具体的には、研究チームは、新鮮で無傷なマタタビはあまり臭わないのに、ネコの舐め噛みにより傷ついた葉が特有の青臭い臭いを放出することに着目。そこで、葉が傷つくと放出される有効成分の量を計測したところ、傷ついた葉からのネペタラクトールとマタタビラクトン類の総放出量は、無傷の葉の10倍以上にも増えることが判明した。
また、有効成分の組成比は、無傷の葉では全体の8割以上がネペタラクトールであるのに対し、傷ついた葉ではネペタラクトールとマタタビラクトン類がおよそ半々になることも判明。これを踏まえ、ネコが舐め噛みすることによる有効成分の放出量と組成比の変化が、マタタビ反応に影響するのかどうかの調査として、無傷の葉と傷ついた葉に含まれる有効成分が化学合成で再現されて同時に提示したところ、ネコは傷ついた葉を再現した方により長い時間反応することが確認されたという。
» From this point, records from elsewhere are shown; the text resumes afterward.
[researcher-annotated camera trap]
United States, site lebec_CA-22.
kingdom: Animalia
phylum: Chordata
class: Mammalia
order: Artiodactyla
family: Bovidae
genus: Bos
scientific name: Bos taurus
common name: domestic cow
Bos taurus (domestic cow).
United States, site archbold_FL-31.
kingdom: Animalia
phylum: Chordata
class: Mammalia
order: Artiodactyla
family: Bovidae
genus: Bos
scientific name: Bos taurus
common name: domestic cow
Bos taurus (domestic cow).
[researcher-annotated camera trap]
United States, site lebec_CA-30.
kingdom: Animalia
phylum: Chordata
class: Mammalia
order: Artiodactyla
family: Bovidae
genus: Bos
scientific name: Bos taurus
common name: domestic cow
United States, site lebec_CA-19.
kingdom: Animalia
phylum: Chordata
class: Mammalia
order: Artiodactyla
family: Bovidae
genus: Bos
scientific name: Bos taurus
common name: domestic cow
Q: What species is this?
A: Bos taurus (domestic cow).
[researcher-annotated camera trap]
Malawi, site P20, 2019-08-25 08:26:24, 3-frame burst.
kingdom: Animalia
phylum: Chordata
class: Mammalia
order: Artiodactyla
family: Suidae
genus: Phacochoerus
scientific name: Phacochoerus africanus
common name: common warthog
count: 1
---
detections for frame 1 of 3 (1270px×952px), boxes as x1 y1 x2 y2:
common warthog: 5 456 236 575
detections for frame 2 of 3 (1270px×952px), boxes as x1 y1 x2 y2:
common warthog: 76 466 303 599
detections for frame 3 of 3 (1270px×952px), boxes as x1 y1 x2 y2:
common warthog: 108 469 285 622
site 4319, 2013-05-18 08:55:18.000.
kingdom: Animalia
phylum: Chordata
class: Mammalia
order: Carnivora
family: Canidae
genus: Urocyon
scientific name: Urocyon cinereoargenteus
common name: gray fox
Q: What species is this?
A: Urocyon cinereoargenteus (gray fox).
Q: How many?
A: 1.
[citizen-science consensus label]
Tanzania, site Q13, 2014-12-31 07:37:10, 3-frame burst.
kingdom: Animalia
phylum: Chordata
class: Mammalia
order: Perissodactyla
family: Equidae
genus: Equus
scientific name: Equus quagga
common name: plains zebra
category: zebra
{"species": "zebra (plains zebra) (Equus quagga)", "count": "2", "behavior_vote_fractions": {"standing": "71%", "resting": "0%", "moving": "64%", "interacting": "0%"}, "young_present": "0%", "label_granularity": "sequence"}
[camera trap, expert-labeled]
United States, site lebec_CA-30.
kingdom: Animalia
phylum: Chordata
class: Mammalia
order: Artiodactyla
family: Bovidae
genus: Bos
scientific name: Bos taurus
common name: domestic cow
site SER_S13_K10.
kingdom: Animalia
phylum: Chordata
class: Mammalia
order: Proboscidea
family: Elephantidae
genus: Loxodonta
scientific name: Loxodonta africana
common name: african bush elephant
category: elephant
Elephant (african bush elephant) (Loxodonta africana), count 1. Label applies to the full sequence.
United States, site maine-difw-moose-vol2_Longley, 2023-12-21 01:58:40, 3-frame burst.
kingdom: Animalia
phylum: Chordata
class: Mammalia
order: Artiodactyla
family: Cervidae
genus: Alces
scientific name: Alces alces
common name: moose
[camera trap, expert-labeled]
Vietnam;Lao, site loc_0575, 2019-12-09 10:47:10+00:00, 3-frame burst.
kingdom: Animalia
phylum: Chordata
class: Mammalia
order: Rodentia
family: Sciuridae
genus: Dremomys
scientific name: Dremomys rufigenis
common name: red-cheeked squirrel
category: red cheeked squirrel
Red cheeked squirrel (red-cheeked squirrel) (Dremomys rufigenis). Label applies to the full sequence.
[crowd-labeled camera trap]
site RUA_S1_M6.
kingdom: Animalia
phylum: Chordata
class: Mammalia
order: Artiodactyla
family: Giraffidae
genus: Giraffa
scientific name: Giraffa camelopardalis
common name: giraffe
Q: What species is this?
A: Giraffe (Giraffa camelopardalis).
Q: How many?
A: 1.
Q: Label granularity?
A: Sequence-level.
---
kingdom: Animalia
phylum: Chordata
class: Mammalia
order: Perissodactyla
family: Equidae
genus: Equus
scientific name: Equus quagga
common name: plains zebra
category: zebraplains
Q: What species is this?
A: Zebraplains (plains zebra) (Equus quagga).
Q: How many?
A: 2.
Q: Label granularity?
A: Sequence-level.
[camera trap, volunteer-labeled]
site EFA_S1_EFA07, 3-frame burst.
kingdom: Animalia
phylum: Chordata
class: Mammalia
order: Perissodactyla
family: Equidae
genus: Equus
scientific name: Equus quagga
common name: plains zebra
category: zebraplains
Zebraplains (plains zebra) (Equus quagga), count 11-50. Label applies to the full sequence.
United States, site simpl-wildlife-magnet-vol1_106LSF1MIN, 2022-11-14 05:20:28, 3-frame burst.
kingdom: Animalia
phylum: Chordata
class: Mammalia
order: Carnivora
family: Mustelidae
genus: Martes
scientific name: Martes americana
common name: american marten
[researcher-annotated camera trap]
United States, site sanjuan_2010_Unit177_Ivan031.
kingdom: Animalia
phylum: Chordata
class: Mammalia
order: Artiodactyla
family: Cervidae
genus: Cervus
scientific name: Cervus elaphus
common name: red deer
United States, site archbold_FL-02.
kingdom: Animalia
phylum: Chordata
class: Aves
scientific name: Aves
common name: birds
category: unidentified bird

加えて、ネコは、シソ科のハーブとして知られる「キャットニップ(別名:イヌハッカ)」にもマタタビ反応を示すことから、マタタビとキャットニップの有効成分の比較も実施。その結果、傷ついたマタタビの有効成分は40分の1の量でも、傷ついたキャットニップに匹敵するほど強い活性を示したという。これは、傷ついたマタタビの方が傷ついたキャットニップよりも等量当たりの活性が強いことを意味するという。
研究チームによると、ネコに対するこれらの有効成分の作用機序は未解明だが、ネコに対する活性が強くなるのは、傷ついたマタタビに特有な組成比でネペタラクトールとマタタビラクトン類を混ぜたときだけで、キャットニップのネペタラクトンとマタタビラクトン類を混ぜても活性は強くならないという。これは、マタタビとキャットニップでは、有効成分の量と組成が違うだけでなく、ネコに対する作用の仕方も少し異なっていることを意味する結果といえるとしている。
このほか、マタタビの無傷の葉と傷ついた葉の有効成分を用いて、ヒトスジシマカに対する忌避活性が調べられたところ、どちらの有効成分も蚊を忌避したが、傷ついたマタタビ有効成分の方が低濃度でも早くから蚊を忌避できる即効性があることが判明。この点からもネコによる舐め噛み行動は、マタタビの防虫効果そのものを高めていることが示されたとする。
これらの結果を踏まえ、研究チームでは、ネコはマタタビとキャットニップそれぞれの植物に含まれている蚊の忌避成分を最も効果的に利用できるように、舐め噛みと擦り付けからなる行動様式や有効成分を特異的に受容する嗅覚を獲得してきたと考えられるとしており、この成果は、今後、なぜネコ科動物だけがマタタビ反応を示すようになったのかという、最大の謎を解く手がかりを与えてくれるものだとしている。